§ REQUIRED WORK: Check each line of the listing, and copy it if it contains the word "Training".

§ ENTRIES SHOWN:

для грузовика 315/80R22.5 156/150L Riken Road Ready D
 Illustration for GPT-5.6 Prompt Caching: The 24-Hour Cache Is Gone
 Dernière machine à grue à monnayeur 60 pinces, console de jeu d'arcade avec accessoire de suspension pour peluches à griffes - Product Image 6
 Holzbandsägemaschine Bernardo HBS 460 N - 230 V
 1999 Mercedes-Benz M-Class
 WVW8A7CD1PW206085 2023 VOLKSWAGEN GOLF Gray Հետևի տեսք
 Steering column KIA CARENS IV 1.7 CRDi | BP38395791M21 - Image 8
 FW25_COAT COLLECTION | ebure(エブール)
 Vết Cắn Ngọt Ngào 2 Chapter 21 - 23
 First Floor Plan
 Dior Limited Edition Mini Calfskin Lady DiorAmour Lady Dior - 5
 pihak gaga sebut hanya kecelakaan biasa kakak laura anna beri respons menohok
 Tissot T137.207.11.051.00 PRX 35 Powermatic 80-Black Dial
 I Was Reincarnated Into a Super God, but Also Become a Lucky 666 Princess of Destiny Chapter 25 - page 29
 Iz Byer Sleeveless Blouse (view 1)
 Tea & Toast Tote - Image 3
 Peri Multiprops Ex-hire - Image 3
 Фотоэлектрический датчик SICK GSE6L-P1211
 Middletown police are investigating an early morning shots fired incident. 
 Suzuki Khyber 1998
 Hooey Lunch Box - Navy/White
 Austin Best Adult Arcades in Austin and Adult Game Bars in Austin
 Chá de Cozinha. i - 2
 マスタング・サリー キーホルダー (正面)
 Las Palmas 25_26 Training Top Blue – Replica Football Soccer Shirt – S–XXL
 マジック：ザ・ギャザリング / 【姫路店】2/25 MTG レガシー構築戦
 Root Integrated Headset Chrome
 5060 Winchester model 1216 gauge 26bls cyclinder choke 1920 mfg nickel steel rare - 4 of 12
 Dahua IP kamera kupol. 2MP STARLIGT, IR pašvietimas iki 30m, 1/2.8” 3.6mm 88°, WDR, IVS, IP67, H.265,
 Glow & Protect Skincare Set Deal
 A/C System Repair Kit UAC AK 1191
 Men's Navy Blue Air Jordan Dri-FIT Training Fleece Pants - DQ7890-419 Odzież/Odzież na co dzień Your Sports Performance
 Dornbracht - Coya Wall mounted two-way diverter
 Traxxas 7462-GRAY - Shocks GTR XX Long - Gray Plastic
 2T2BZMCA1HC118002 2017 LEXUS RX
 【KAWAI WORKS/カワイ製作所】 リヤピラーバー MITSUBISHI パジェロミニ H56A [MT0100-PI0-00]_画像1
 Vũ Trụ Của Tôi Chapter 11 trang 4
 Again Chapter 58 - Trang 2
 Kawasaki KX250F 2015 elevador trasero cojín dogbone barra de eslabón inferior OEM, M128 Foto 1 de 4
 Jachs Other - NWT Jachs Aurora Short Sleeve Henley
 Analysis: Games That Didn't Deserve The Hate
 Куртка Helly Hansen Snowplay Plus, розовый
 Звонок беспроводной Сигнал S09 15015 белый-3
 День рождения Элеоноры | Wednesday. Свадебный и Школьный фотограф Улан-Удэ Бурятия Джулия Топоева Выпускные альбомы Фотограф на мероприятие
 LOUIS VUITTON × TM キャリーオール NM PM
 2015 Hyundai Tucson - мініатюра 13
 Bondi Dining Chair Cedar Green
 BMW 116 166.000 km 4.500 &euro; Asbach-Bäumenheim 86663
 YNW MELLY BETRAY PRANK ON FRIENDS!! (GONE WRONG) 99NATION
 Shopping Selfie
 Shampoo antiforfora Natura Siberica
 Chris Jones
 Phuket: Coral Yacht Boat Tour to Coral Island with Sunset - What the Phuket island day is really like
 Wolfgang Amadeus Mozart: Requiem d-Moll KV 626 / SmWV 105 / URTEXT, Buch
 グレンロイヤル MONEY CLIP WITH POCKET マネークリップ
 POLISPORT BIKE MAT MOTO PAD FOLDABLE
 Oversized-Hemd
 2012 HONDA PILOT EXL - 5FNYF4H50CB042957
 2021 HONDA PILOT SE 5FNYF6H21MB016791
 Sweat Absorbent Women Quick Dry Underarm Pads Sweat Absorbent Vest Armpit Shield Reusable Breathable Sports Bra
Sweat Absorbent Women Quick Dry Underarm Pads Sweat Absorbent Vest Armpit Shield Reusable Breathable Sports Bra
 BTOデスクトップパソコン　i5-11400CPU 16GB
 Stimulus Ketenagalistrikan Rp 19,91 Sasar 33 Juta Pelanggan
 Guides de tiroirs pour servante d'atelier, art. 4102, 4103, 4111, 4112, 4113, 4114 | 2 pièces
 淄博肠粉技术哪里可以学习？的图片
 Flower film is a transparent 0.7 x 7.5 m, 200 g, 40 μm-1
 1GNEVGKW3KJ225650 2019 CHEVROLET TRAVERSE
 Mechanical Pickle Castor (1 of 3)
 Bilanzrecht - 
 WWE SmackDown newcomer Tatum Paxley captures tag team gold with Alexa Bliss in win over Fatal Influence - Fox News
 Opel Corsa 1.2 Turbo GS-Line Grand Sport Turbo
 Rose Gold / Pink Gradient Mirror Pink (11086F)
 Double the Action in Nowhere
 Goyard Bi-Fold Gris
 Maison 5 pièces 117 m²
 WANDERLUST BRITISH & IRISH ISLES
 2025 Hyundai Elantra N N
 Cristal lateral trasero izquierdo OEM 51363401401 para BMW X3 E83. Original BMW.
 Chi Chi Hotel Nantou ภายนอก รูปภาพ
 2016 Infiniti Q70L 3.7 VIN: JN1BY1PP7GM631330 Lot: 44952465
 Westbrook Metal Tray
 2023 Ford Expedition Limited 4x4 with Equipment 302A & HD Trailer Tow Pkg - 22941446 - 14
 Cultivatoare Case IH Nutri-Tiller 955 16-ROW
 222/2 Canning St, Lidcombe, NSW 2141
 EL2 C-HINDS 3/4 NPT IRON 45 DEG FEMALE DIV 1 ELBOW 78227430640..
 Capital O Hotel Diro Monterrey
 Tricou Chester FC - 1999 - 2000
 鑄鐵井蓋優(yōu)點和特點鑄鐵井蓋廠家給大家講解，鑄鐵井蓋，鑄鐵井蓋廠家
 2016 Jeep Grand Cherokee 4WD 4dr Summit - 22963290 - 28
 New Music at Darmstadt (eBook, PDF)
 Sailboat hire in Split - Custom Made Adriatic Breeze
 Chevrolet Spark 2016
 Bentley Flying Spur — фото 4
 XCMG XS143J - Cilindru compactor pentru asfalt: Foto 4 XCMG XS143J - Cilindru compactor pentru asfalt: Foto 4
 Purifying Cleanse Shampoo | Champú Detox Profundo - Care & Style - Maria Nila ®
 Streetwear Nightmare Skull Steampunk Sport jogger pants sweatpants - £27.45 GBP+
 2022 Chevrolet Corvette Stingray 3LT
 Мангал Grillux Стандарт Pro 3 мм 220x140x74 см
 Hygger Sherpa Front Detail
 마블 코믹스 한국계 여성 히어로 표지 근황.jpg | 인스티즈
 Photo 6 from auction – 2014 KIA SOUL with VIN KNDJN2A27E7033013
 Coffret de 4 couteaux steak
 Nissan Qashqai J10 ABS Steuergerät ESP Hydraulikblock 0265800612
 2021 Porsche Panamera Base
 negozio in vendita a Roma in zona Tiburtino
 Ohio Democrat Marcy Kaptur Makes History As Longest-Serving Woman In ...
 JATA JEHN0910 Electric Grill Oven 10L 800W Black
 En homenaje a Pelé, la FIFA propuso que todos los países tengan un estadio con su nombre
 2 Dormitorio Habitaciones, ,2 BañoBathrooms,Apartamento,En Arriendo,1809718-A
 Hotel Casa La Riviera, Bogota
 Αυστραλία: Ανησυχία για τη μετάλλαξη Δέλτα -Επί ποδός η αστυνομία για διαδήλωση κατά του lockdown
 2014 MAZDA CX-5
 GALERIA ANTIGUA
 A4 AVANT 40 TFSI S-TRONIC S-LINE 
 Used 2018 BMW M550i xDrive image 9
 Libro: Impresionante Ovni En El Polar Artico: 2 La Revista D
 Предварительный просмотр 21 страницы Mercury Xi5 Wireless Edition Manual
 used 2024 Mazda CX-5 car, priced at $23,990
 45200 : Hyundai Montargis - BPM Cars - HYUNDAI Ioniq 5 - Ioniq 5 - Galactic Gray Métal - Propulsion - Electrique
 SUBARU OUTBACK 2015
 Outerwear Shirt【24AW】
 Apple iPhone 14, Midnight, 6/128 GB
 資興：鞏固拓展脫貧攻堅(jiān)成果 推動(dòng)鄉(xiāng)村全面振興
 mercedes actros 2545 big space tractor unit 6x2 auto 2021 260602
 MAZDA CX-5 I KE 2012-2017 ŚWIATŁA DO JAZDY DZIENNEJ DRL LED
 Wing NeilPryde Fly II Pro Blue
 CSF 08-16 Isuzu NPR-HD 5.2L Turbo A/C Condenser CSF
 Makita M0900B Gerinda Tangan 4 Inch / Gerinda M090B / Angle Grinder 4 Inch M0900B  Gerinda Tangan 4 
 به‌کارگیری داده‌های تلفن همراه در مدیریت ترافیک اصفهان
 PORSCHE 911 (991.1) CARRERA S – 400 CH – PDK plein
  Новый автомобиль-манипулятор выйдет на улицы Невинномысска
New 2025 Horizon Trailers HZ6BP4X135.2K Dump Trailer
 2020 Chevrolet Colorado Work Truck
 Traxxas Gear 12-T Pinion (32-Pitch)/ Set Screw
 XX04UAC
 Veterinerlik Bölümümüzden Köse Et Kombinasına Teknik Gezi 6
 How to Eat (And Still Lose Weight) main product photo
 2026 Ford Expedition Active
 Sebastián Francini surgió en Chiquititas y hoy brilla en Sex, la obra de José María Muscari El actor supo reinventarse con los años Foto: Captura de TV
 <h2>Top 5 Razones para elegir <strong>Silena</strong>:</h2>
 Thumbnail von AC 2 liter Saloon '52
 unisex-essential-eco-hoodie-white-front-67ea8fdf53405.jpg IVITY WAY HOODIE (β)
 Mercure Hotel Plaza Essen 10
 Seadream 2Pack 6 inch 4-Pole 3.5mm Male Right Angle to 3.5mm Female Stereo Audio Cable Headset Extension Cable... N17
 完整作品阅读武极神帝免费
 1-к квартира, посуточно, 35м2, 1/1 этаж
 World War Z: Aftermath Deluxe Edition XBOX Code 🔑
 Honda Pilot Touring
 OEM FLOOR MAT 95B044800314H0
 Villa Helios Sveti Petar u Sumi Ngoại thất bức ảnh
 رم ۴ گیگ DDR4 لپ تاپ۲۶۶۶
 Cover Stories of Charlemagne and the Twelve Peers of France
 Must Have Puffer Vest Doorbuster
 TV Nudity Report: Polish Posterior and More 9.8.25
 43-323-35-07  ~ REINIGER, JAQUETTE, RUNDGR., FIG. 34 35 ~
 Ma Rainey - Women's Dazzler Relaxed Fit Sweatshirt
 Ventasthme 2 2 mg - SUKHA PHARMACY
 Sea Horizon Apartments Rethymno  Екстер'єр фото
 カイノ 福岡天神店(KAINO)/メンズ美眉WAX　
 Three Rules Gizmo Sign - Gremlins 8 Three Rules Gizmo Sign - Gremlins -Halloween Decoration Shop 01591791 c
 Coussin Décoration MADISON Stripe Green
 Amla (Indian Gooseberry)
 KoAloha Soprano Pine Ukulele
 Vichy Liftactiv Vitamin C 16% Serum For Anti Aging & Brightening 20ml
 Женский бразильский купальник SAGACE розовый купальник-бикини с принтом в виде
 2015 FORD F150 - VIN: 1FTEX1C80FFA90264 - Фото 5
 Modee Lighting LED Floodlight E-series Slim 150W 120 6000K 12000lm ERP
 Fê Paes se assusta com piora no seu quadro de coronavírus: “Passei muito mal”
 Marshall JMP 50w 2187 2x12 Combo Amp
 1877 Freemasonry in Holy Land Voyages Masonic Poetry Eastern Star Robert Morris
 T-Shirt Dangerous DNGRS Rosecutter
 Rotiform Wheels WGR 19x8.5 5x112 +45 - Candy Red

§ OUTPUT OF THE EXERCISE:
 Las Palmas 25_26 Training Top Blue – Replica Football Soccer Shirt – S–XXL
 Men's Navy Blue Air Jordan Dri-FIT Training Fleece Pants - DQ7890-419 Odzież/Odzież na co dzień Your Sports Performance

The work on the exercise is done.